Strong organizational cultures create favorable conditions for adjusting management techniques to the needs of particular organization, and make it possible to clarify the connection between certain values and rewards. To manage organizational cultures means to promote the already mentioned social control, and to ensure that “new employees determine what behaviors are expected and rewarded, […] and begin the process of embracing them as their own” (Maryam & Kayworth, 2006).

Thus, management serves the starting point of the long complex pathway towards better company’s performance, through strong organizational culture which generates enhanced employee understanding of organizational values, and the ability to promote social control within the organization. It is interesting to note that managing organizational culture produces multifaceted organizational effects. Better social control and improved employee performance are not the only effects of managing and supporting strong organizational culture.

“While organizational cultures reflect past learning, they also define the context for future organizational learning, which, in turn, has consequences for performance reliability” (Sorensen, 2002).
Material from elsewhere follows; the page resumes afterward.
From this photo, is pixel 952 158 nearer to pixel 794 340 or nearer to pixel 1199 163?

Strong organizational culture provides organizations with the better position against those with weaker cultures: organizational culture directly determines the ability of the organization to stand and react to environmental changes.

The ability to timely react to environmental changes means to avoid substantial external and internal threats to organizational performance. The discussed internal threats may actually undermine organizational coordination, control, and performance reliability about which Sorensen (2002) writes. They may also decrease the quality and coordination of management techniques, if these are not supported by strong organizational culture.
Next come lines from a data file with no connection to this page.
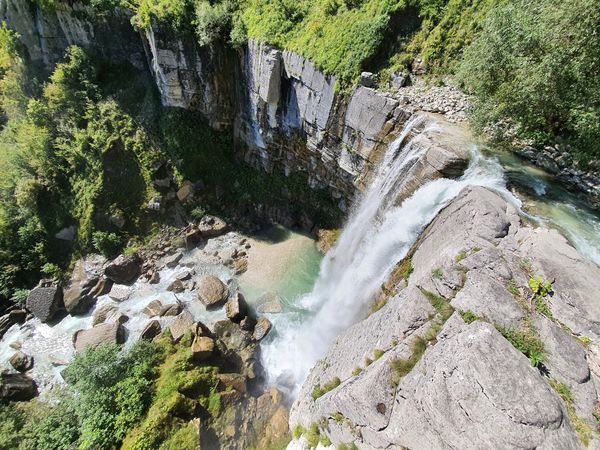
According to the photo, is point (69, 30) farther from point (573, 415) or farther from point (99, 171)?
point (573, 415)

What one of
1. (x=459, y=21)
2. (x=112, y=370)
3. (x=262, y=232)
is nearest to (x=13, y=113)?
(x=262, y=232)

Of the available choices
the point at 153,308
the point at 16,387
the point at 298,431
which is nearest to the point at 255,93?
the point at 153,308

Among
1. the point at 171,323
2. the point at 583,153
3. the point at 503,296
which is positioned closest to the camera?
the point at 503,296

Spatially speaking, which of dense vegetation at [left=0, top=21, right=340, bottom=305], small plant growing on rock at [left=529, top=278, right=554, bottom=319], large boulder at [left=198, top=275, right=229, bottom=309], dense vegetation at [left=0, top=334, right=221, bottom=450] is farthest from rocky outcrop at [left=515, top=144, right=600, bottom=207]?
large boulder at [left=198, top=275, right=229, bottom=309]

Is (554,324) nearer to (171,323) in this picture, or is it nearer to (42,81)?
(171,323)

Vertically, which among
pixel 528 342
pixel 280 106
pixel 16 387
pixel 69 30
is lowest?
pixel 16 387
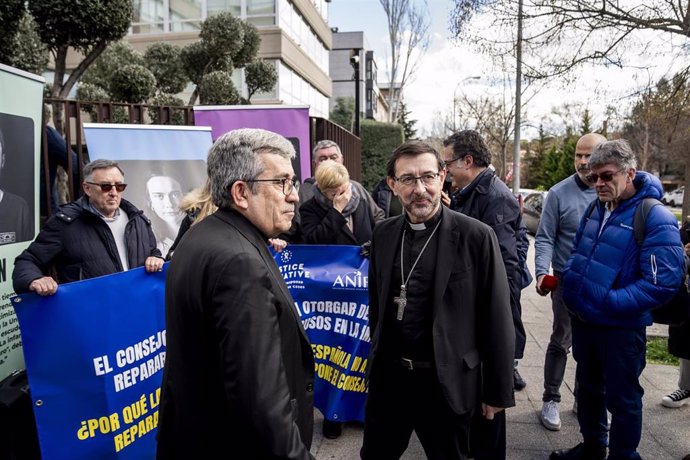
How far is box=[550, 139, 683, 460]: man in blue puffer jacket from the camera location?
2.64 meters

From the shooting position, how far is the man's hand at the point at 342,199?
3724mm

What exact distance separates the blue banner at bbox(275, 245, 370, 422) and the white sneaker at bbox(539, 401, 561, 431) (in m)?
1.36

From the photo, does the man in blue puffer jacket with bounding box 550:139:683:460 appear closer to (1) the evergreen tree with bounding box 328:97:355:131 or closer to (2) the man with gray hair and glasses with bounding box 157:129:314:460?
(2) the man with gray hair and glasses with bounding box 157:129:314:460

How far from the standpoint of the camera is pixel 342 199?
147 inches

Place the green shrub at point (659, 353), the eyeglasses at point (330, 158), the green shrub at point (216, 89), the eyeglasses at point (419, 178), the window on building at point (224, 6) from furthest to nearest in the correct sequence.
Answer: the window on building at point (224, 6)
the green shrub at point (216, 89)
the green shrub at point (659, 353)
the eyeglasses at point (330, 158)
the eyeglasses at point (419, 178)

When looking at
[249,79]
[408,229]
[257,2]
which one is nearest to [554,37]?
[408,229]

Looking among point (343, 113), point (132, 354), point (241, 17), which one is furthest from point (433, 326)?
point (343, 113)

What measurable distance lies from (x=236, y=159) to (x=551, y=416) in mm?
3200

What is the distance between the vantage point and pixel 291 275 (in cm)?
373

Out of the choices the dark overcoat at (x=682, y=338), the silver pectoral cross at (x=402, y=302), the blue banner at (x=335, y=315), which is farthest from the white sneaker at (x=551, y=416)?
the silver pectoral cross at (x=402, y=302)

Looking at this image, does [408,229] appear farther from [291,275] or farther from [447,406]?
[291,275]

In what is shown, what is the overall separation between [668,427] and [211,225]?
3.81 metres

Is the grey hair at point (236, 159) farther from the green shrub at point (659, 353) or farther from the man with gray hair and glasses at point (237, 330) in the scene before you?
the green shrub at point (659, 353)

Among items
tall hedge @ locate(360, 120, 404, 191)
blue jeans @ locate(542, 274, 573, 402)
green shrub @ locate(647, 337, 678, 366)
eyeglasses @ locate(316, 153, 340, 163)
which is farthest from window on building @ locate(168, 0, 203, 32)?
blue jeans @ locate(542, 274, 573, 402)
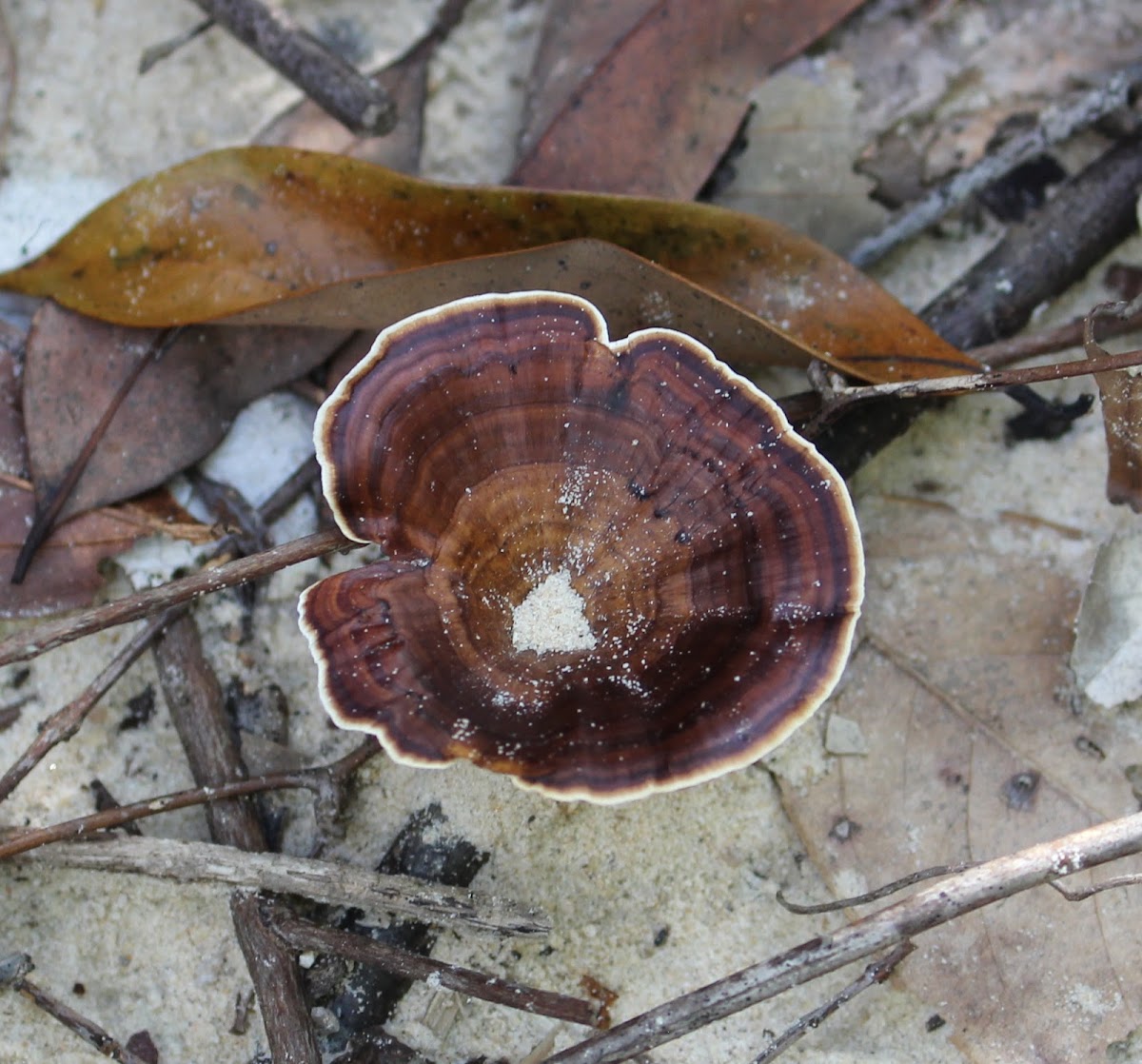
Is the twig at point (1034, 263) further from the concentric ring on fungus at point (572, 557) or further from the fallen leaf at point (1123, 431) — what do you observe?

As management determines the success and strength of organizational culture, organizational culture also determines the success of management within particular organization. In reality, the organization’s ability to deal with environmental and internal threats speaks about the quality of management within this organization (Davidson et al, 2005). If strong organizational culture enhances organizational stability through better response to environmental and internal threats, this means that organizational culture is successfully managed.

In its turn, successful management of organizational culture keeps strong social control and provides timely corrective measures against the discussed organizational threats. Conclusion Numerous researches have already concluded that strong organizational cultures positively impact organizational performance. However, the area of organizational research still lacks profound understanding of how management improves organizational performance by supporting strong organizational culture.

Organizational culture serves the intermediary element between management and organizational performance: in strong organizational cultures management produces better social control, employee understanding of the organizational goals and needs, and organization’s stability towards environmental and internal threats. Simultaneously, strong organizational cultures substantially facilitate management processes in organizations. As a result, organizations which have strong culture focus succeed over those which do not.

References

  1. Davidson, P, Simon, A, Gottschalk, L, Hunt, J & Wood, G 2005, Management: Core concepts and skills, John Wiley & Sons.
  2. Maryam, A & Kayworth, TR 2006, ‘An empirical examination of the influence of organizational culture on knowledge management practices, Journal of Management Information Systems, vol. 22, no. 3, pp. 191-224.
  3. Ritchie, M 2000, ‘Organizational culture: Am examination of its effect on the internalization process and member performance’, Southern Business Review, vol. 25, no. 2, pp. 1-13.
  4. Sorensen, Jesper B 2002, ‘The strength of corporate culture and the reliability of firm performance’, Administrative Science Quarterly, vol. 47, no. 1, pp. 70-91.